INDiA: High-performing motor drives for equipment such as security cameras, cash dispensers, ticketing machines, stage-lighting, printers and vending machines can now be realized more quickly, at lower cost and higher performance using a complete motor-control system on a chip perfected by STMicroelectronics.
The ‘digital SPIN’, or dSPIN, combines all the necessary digital control, analog measurement, and power electronic circuitry for controlling stepper motors using ST’s advanced BCD fabrication process. It is the first device in ST’s new dSPIN family of monolithic motor-control ICs that will bypass specialized hardware and software design tasks, reduce component count and pc-board area, and speed up time to market.
Implementing the motor-control calculations in hardware simplifies software design by requiring only acceleration, deceleration, speed and target position commands from the application microcontroller. This frees microcontroller resources to support other differentiating features.
In addition to increasing integration over competing solutions, the dSPIN ensures extremely smooth movement of the motor by using an innovative voltage-mode control algorithm. The voltage-mode approach allows full digital control, feeding the motor phases with an accurate sinusoidal waveform and resulting in position resolution of 128 microsteps per step. Other advantages include reduced resonances, mechanical noise and low-speed vibration, as well as reduced speed and torque ripple at low speeds.
“The dSPIN, with its integrated digital control core, extends the ST PowerSPIN product platform and delivers superior performance and value at the system level,” said Pietro Menniti, Group Vice-President and General Manager of the Industrial and Power Conversion Division, STMicroelectronics.

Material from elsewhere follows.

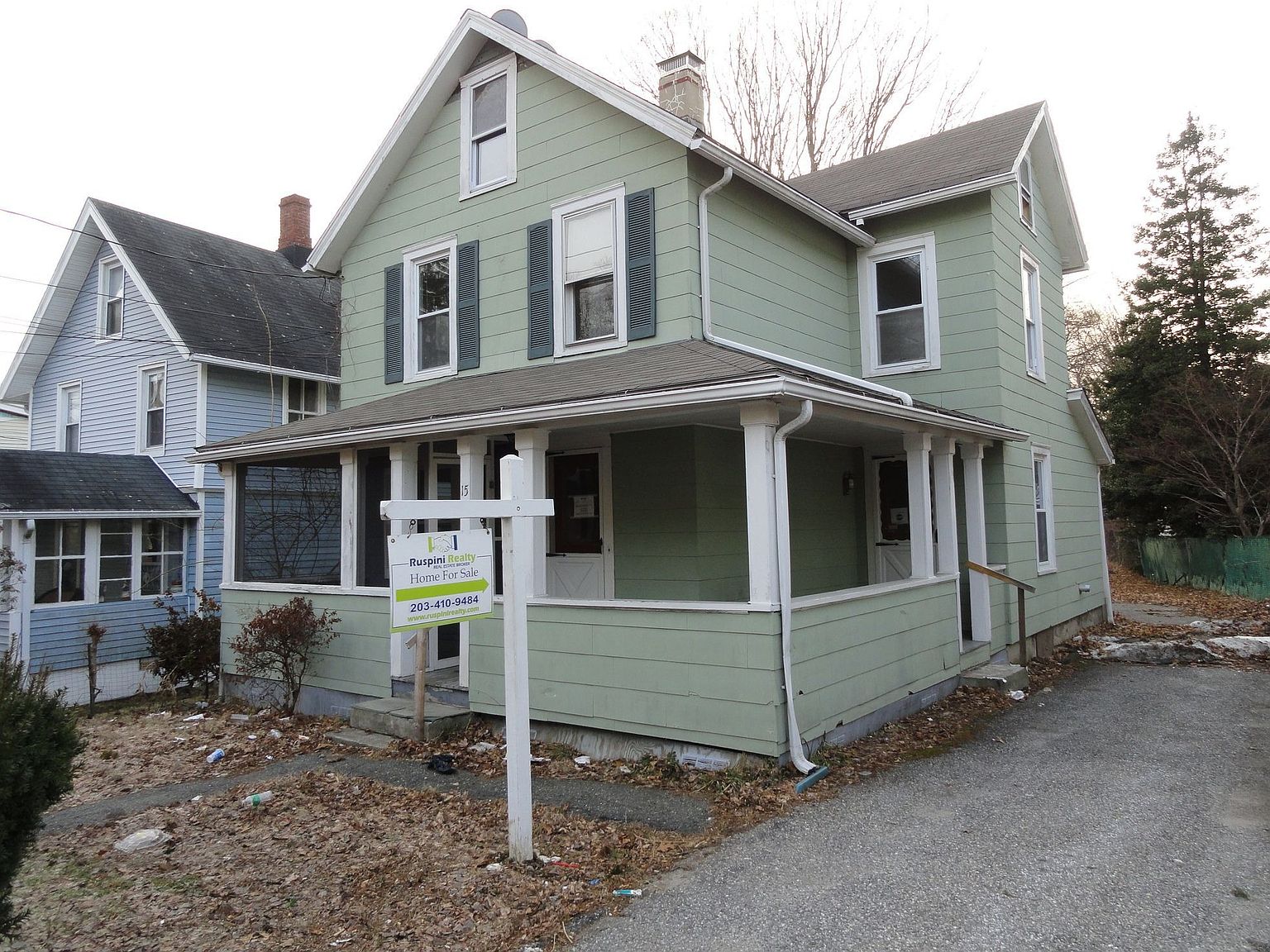 15 Soundview Ave, Norwalk, CT 06854 Zillow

“Nowadays, motor-controlled applications require very high performance in term of resolution, motion smoothness and system robustness. The high steps resolution, the digital motion management, the full set of protections and a dual H-bridge power switch array connecting directly to motor phases, enable the dSPIN to deliver a competitive edge in applications requiring one or more motors up to 100W.”
ST has taken advantage of analog integration using its advanced BCD process to implement rich protection features on the chip. These include over-temperature protection, low bus voltage protection, non-dissipative over-current protection and motor stall detection, thereby simplifying the design of fully protected solutions for today’s most demanding applications.